▸ **About this task**
Of all the lines in the records below, copy only those that contain the string "html".

Stored dataset items:
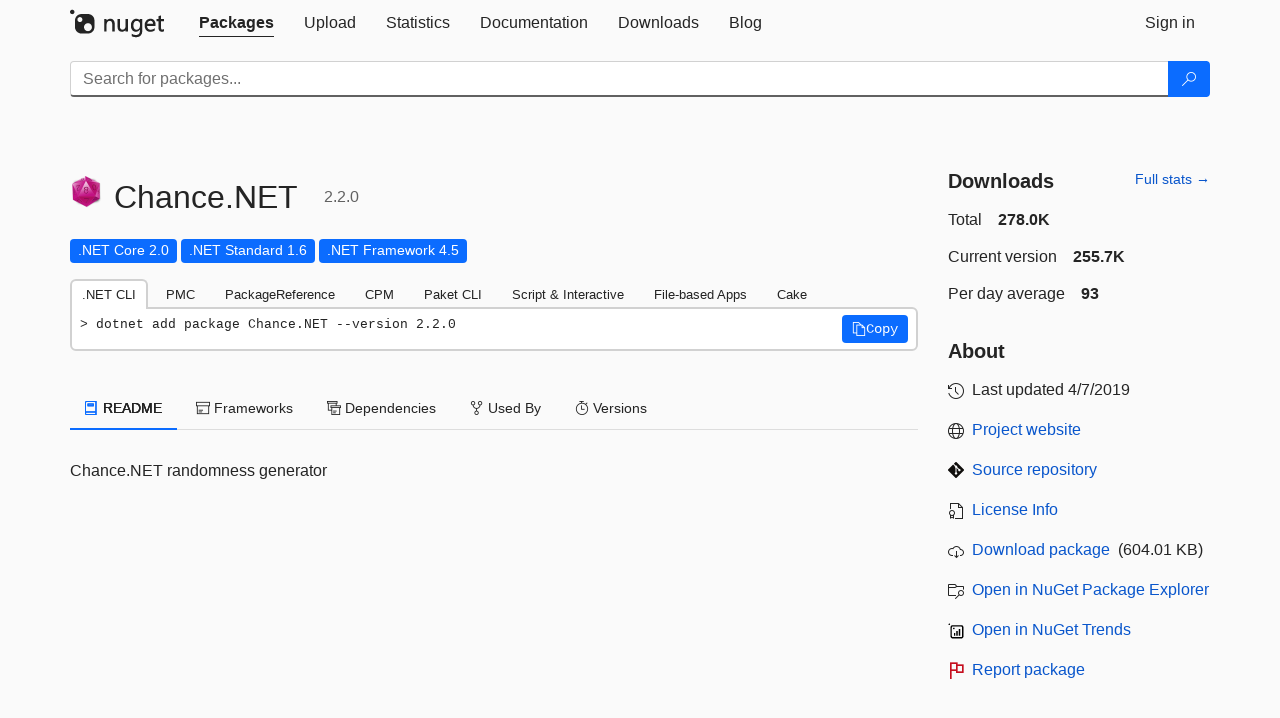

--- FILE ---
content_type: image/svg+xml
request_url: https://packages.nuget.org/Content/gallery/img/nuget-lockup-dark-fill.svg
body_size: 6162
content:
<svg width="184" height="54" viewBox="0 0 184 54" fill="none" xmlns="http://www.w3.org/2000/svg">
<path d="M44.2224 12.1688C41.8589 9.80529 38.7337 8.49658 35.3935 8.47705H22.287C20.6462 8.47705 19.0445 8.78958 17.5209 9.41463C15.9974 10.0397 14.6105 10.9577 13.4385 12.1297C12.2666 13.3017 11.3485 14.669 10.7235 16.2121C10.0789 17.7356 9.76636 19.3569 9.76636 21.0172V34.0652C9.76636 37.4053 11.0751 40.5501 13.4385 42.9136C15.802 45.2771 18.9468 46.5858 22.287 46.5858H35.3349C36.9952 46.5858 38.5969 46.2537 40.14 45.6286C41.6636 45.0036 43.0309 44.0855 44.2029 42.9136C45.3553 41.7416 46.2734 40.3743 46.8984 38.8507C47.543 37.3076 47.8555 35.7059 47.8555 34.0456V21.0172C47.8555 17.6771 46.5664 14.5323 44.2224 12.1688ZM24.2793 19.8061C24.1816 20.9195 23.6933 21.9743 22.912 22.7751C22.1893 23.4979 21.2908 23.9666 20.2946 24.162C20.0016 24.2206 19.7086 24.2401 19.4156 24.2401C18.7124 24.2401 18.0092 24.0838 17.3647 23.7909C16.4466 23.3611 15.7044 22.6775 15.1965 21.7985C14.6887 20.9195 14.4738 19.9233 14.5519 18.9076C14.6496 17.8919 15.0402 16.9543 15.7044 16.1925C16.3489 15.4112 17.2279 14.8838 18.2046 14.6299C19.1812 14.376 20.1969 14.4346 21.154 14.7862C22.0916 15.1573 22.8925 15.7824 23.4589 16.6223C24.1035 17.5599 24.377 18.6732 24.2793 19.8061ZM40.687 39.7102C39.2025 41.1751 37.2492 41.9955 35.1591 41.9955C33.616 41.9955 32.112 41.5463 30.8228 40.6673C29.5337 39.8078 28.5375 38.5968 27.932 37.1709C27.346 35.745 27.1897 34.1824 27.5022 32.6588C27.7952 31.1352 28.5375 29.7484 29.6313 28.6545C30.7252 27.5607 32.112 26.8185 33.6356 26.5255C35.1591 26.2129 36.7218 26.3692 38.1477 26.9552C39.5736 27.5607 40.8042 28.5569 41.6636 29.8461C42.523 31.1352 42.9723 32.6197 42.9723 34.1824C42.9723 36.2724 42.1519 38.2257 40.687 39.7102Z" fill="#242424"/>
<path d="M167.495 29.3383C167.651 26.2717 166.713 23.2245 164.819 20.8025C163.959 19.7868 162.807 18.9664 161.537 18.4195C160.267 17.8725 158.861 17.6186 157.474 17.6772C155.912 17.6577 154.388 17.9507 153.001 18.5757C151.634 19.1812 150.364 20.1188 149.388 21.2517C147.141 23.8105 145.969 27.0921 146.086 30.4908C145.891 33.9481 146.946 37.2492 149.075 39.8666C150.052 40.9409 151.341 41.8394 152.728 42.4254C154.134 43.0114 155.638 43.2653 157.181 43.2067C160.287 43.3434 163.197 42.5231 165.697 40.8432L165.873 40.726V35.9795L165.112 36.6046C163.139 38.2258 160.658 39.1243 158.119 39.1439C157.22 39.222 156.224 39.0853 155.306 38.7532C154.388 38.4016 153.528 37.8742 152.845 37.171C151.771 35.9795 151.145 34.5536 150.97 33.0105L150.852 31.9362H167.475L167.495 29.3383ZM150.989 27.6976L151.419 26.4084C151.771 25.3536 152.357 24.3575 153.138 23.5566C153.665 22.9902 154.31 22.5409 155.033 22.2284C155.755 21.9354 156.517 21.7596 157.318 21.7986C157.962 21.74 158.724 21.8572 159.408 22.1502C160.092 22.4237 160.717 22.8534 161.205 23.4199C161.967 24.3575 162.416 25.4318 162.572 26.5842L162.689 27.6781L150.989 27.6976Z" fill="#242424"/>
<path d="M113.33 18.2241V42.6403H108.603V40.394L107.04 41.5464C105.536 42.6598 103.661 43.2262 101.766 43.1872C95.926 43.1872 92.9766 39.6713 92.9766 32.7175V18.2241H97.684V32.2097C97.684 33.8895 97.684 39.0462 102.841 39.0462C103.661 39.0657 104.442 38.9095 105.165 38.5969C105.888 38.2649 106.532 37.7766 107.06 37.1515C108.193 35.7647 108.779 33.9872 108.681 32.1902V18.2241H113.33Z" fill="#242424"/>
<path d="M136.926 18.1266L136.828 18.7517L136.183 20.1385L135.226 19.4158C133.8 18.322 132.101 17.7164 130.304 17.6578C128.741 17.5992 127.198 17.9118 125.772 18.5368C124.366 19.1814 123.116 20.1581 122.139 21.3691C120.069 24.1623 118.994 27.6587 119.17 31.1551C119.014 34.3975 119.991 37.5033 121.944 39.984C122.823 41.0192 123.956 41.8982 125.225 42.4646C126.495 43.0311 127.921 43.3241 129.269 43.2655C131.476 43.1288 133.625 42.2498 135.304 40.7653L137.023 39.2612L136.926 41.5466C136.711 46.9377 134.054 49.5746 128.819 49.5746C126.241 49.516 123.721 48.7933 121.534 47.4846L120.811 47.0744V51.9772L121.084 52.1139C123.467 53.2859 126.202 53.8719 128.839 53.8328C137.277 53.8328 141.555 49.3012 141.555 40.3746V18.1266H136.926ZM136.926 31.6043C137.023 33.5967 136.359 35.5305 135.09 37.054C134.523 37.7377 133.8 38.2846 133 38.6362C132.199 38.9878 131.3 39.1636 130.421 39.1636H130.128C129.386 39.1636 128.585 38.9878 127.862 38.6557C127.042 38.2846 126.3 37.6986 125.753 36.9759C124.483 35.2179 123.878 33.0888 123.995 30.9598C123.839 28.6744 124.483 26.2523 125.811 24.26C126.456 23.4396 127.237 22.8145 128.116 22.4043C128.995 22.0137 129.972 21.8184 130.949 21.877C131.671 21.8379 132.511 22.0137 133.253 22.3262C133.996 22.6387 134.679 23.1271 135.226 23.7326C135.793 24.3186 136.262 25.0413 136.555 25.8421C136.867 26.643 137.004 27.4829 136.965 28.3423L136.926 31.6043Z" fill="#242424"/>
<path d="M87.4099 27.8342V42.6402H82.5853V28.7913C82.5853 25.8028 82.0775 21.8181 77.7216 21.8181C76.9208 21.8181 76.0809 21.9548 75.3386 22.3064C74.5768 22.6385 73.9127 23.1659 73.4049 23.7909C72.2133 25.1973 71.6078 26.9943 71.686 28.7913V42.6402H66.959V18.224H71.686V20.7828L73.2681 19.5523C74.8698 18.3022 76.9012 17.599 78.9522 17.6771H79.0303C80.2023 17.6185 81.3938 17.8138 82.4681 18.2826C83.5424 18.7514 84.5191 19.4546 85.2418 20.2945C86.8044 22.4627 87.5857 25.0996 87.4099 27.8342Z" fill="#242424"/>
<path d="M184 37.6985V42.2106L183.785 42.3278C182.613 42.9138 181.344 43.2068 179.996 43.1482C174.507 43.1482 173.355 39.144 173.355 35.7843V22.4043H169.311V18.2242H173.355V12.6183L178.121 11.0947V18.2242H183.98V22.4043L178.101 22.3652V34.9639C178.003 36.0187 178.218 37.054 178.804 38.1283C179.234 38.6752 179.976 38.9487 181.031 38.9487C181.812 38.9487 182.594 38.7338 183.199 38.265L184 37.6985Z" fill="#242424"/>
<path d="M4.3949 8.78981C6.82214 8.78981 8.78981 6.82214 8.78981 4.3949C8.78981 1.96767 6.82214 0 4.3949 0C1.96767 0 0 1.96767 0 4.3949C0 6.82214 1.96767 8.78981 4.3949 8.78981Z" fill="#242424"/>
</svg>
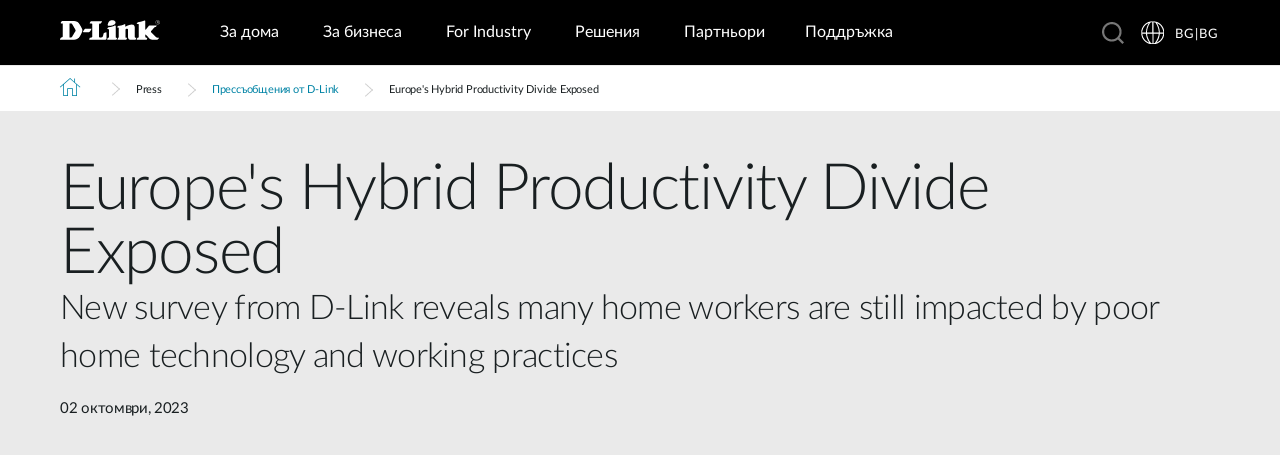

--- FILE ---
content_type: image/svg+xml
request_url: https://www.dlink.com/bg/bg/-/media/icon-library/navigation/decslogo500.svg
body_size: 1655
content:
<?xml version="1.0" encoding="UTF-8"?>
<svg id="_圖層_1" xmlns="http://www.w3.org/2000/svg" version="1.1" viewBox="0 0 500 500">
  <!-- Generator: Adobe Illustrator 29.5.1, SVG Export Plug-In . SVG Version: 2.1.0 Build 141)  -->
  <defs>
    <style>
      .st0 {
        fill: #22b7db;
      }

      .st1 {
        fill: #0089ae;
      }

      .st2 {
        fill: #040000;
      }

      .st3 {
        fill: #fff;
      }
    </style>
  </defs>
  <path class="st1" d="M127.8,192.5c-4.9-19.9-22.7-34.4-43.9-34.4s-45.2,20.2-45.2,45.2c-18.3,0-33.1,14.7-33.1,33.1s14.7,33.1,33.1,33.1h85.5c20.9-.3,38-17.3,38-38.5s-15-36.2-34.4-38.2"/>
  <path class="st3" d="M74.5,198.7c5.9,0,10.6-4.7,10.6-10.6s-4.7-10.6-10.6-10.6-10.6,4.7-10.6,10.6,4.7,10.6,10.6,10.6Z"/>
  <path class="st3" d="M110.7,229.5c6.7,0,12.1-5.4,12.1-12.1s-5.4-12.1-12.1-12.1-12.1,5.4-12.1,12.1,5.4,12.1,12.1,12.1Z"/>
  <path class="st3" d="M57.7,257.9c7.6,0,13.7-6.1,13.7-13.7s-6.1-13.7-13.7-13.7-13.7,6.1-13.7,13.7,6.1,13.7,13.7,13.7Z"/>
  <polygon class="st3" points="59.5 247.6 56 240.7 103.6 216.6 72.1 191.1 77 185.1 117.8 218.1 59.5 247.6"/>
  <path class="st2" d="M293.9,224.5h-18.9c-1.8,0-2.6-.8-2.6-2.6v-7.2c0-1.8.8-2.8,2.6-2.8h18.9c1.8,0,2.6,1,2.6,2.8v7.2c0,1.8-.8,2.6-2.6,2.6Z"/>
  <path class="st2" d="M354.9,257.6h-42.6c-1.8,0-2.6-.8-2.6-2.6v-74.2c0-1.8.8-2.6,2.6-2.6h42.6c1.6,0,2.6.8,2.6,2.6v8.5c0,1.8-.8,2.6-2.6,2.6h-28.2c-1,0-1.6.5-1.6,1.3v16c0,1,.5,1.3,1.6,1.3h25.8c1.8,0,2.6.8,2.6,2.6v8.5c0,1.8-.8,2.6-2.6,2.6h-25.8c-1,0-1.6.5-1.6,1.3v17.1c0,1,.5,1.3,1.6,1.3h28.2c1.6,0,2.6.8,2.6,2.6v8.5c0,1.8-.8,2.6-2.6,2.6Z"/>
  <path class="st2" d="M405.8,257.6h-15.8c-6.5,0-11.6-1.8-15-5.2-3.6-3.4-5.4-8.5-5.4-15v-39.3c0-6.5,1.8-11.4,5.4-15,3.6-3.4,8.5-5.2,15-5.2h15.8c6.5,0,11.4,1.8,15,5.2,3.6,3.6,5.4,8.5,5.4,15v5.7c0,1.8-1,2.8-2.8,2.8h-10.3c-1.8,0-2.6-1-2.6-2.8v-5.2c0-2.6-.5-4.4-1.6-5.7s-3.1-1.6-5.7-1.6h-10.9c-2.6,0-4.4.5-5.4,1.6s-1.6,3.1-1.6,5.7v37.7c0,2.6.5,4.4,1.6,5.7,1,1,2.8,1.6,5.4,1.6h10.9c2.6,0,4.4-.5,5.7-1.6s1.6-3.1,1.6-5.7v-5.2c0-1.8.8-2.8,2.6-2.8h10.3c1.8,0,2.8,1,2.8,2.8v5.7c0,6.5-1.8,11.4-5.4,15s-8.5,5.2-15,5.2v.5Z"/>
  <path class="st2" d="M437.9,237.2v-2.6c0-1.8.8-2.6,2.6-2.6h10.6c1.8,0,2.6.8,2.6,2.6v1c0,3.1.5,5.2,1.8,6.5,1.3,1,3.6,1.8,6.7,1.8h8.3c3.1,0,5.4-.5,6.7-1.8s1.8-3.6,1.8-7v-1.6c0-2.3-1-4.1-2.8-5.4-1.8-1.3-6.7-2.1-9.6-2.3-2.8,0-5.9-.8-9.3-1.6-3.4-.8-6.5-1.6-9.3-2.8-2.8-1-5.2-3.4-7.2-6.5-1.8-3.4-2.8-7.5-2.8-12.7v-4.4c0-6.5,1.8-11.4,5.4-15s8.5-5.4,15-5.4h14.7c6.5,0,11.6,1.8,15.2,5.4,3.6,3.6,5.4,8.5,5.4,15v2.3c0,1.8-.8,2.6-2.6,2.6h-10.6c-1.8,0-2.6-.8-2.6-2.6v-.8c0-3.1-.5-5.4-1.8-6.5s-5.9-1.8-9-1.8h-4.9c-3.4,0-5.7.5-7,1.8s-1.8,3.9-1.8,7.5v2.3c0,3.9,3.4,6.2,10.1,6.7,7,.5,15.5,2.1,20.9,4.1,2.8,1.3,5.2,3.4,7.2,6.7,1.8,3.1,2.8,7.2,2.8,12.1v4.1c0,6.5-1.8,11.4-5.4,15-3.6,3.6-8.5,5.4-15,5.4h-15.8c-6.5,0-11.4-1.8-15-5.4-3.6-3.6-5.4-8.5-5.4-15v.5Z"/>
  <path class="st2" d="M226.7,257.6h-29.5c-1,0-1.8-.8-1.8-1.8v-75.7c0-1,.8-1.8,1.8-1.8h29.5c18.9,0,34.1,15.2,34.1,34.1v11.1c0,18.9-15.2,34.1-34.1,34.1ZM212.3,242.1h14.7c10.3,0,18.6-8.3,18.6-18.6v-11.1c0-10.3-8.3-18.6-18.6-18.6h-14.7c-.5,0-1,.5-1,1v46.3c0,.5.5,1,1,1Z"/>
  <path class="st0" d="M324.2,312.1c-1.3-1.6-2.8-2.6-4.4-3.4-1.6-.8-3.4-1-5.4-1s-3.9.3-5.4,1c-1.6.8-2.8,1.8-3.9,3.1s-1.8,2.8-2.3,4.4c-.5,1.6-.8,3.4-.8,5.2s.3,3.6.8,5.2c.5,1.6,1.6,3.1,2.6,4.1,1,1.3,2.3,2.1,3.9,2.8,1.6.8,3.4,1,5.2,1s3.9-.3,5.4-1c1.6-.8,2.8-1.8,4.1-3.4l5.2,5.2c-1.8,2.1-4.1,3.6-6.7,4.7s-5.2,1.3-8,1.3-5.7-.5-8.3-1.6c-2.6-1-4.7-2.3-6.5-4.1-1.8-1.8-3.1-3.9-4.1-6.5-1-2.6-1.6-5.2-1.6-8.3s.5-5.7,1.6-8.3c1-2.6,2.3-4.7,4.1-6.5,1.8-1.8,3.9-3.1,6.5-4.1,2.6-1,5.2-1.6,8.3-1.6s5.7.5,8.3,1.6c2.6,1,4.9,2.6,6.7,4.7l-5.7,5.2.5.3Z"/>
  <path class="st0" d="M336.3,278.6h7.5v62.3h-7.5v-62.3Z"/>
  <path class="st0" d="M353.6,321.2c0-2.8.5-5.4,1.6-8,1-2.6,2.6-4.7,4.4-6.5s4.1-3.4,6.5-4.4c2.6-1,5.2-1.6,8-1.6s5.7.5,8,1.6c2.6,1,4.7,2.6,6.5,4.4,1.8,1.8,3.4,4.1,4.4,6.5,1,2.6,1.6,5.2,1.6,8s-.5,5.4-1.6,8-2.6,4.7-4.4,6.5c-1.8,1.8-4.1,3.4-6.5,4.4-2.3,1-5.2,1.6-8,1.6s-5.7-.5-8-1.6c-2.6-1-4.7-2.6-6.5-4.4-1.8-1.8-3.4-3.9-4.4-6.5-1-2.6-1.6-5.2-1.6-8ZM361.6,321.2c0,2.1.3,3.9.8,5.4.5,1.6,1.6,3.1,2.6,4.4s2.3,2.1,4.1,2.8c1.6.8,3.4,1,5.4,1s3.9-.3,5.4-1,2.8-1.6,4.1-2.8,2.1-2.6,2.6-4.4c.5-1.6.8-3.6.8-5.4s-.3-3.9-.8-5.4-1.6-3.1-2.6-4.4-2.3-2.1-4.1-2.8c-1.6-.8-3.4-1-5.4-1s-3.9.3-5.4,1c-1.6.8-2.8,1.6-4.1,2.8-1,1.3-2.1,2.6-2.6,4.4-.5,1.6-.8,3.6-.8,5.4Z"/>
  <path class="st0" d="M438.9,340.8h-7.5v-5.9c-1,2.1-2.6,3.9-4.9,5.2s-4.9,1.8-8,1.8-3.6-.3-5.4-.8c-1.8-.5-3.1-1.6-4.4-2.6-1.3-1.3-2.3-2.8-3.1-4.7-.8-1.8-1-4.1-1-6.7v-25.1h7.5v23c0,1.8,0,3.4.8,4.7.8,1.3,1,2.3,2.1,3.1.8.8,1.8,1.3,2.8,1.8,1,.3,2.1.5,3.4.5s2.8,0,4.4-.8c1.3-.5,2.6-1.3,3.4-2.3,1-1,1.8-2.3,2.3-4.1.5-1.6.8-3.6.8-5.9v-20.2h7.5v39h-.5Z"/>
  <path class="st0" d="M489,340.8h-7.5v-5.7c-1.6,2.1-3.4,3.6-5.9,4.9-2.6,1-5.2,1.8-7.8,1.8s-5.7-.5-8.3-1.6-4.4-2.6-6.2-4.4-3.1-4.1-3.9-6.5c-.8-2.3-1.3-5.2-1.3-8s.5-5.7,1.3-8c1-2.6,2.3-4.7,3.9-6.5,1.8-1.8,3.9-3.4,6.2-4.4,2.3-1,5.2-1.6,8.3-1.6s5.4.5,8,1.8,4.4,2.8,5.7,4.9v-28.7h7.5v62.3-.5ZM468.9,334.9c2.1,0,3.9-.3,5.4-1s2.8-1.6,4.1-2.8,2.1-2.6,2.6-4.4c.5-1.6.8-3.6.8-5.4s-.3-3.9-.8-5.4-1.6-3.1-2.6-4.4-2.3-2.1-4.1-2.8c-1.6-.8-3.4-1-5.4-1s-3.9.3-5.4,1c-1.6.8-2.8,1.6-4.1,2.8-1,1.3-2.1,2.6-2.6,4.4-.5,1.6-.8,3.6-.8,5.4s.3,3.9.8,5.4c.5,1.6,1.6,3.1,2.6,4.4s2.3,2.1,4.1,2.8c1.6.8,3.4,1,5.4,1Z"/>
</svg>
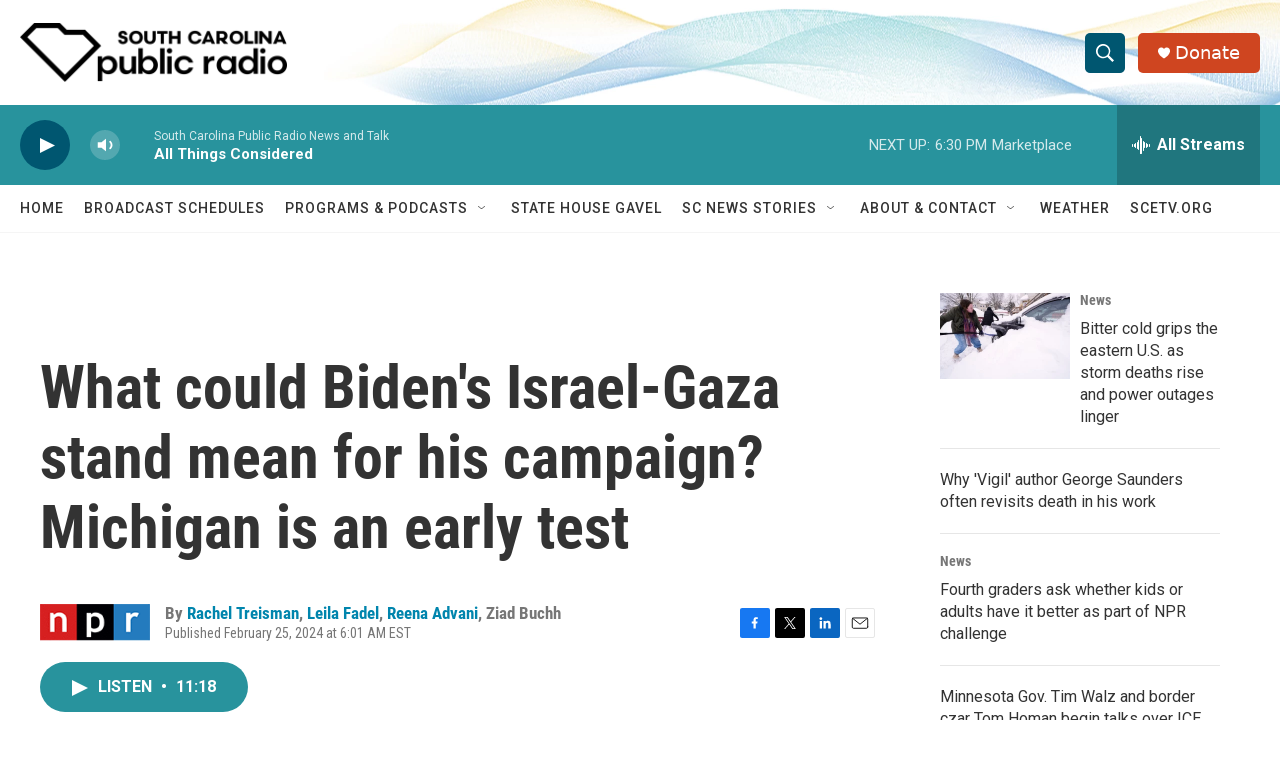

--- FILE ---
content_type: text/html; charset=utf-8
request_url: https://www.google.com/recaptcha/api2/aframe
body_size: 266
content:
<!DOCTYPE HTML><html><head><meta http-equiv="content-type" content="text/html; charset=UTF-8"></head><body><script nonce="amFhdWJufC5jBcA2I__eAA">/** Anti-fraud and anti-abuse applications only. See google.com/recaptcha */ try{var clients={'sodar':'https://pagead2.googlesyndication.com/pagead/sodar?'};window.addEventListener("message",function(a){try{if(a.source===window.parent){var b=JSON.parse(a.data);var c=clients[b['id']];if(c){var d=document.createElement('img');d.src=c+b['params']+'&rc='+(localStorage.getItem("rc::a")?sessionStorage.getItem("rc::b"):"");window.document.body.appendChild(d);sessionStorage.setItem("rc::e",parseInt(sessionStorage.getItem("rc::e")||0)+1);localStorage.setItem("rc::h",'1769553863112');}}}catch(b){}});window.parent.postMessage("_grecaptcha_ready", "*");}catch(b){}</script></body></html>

▸ **Reply to the task**
content_type: text/html; charset=utf-8
<!DOCTYPE HTML><html><head><meta http-equiv="content-type" content="text/html; charset=UTF-8"></head><body><script nonce="amFhdWJufC5jBcA2I__eAA">/** Anti-fraud and anti-abuse applications only. See google.com/recaptcha */ try{var clients={'sodar':'https://pagead2.googlesyndication.com/pagead/sodar?'};window.addEventListener("message",function(a){try{if(a.source===window.parent){var b=JSON.parse(a.data);var c=clients[b['id']];if(c){var d=document.createElement('img');d.src=c+b['params']+'&rc='+(localStorage.getItem("rc::a")?sessionStorage.getItem("rc::b"):"");window.document.body.appendChild(d);sessionStorage.setItem("rc::e",parseInt(sessionStorage.getItem("rc::e")||0)+1);localStorage.setItem("rc::h",'1769553863112');}}}catch(b){}});window.parent.postMessage("_grecaptcha_ready", "*");}catch(b){}</script></body></html>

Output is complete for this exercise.